A USTED SE LE NOTA QUE NO LO HAN MATADO NUNCA.

A usted se le nota que no lo han matado nunca, -me dijo de repente poniendo una voz que me sonó a disparo retroactivo-. No lo tengas tan claro, -le dije-, me gusta teatralizar y vivo intermitentemente en pose de ficción o de realidad. Pues no te han matado nunca ni en ficción ni en realidad –insistió con el aplomo del que sabe lo que dice- y se te ve a leguas. Cualquiera que se cruce contigo se dirá: “a éste no lo han matado jamás” y continuará su camino convencido. Contrariado pensé en la intromisión que supone tal convicción en la intimidad ajena y me limité a preguntarle en qué basa tal disparate. Es obvio por tu modo de escribir novelas y por cómo pronuncias la palabra “aguacero” con ese acento tan vuestro de los vivos perpetuos. Mira, no, por ahí no paso –comencé a contradecirle- me han matado tantas veces como veces me han vivido. Narraría en este momento varios episodios que recuerdo bien y otros tanto que he olvidado si me ofrecieras confianza y no te hubiera perdido el respeto. Resulta que tengo por costumbre no hablar con personas extrañas y, mucho menos, andar respondiendo a muertes que me endosan o me quitan sin un mínimo de vergüenza. Si quiere usted puedo disimular –me dijo con más severidad si cabe- y afirmar que no hay quién le entienda. También puedo decir que no hace falta que se explique más, de sobra es conocida mi circunstancia sometida, pero no me conformo con la condición de extraño. Si alguien me conoce es usted. Puede que no tengas nada de razón –comencé a pensar en voz alta- y es inquietante admitirlo. Para mí es una sorpresa que me hables, cuando en verdad no hago otra cosa que escucharte.
Le hablo desde el mismo instante de mi concepción, bien lo sabe usted. Tiene que acordarse de ese principio porque lo normal no es eso. Lo que es costumbre o, mejor dicho, ley natural, es venir al mundo primero y tras un tiempo más o menos breve comenzar a hablar. Usted sabe que nacer y hablar fue todo una sola cosa. Fue usted el responsable único de tal tropelía. Y si no fuera porque de un modo misterioso y por un súbito cambio de criterio me salvó de aquel terrible aguacero, cuando en realidad nadie me había visto, nadie me había oído y nadie sabía de mí, no le haría ni caso, entre otras cosas porque el que no es nadie, poco caso puede hacer. Después me coloca usted en la impúdica tarea de narrar sus andanzas ¡y me lo hace a mí!, que no soy dueño de saber hasta cuándo y cómo he de vivir. Llevo muchas muertes, compréndame. No hay decencia en encomendar a un personaje la obra de escribir, a su manera, una novela sobre su propio autor e, injustamente, pasear su omnipotencia en cada cuerda floja que es un renglón. Yo le mato y ahí se queda.         

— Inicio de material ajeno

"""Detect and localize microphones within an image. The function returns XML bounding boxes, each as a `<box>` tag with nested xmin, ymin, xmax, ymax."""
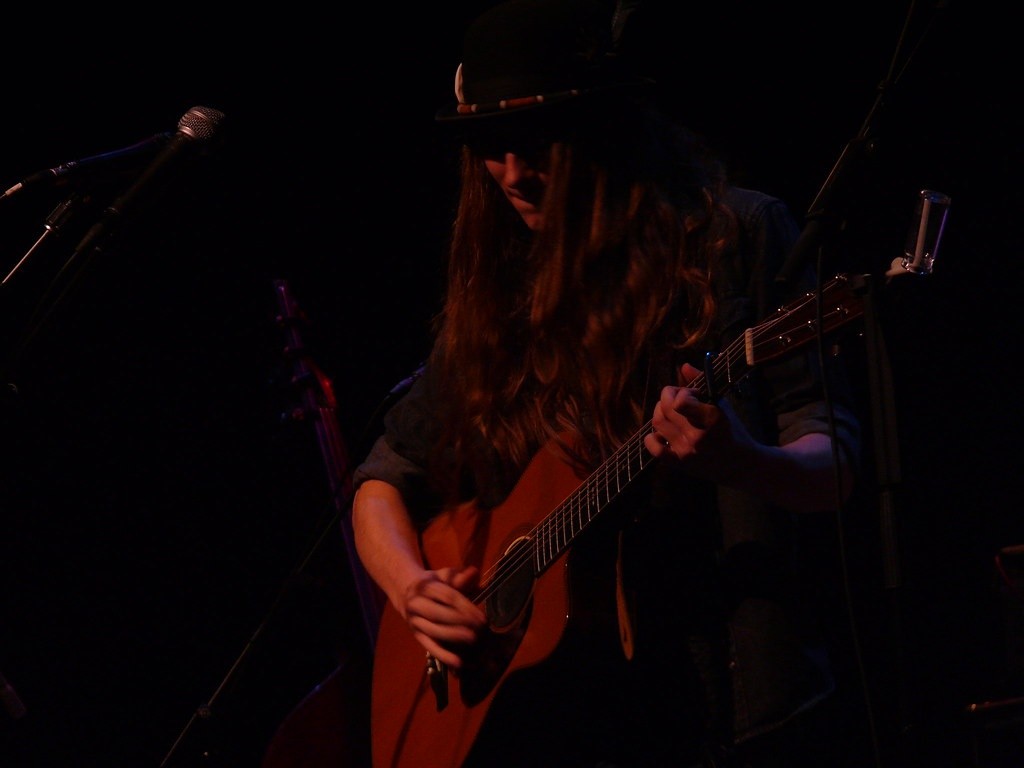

lunes, 21 de enero de 2019

EL RÍO Y YO.


           
Imagino el desahogo infinito de las aguas de un río al verter su caudal en el océano. No porque su esencia sea líquida o moldeable a los avatares de su recorrido, el camino es menos intenso. Si su cuerpo posee la elasticidad y la facultad de adaptarse no es en menoscabo de los accidentes del terreno, que bien permanecen inalterables, sino en perjuicio de sí, pues, de otra forma, hubiera embarrancado sobre el primer promontorio y, sin embargo, esa facultad de disimulo de su cuerpo líquido, le obliga de continuo a proseguir se interponga lo que se interponga.
            No puede hacer más que seguir su natural destino, sin ninguna libre voluntad por imponer. Lucir el brillo cuando un alto sol se desparrame, o ennegrecer sus escamas al caer la oscuridad, revolver la cadera en el codo angosto del montículo, o descansar en la ensoñación de un lago manso. Mas si de tal suerte de fatalidad está templado, aún es peor saber lo que vendrá. El surco de su viaje está marcado y cada golpe reclama su atención anticipada. Es el precio por desembocar limpio.
            Este chocar, arrastrar, salpicar o caer desde el lecho plácido y previsible por un salto encrespado, o reventar su textura en un millar de partículas contra una roca, por más que hermosee el paisaje y sea estímulo de arrullos y paraísos, supone la momentánea herida que ha de sanar después al retomar el apacible cauce. Pero en lo más íntimo del agua, la memoria guarda el troquel de cada trauma y, aunque lánguida y extendida señoree en los remansos del camino una suave lentitud de paz o un leve gorjeo de juvenil desenfado, en los espejos de sus entrañas se ven las cicatrices.
            El fluir de la corriente no compone oratoria alguna, ni se desvela por su boca la salvaje trayectoria que va mojando. Su discurso está en los ojos de quién lo observa, y, a fuerza de mirarse, está mirando.    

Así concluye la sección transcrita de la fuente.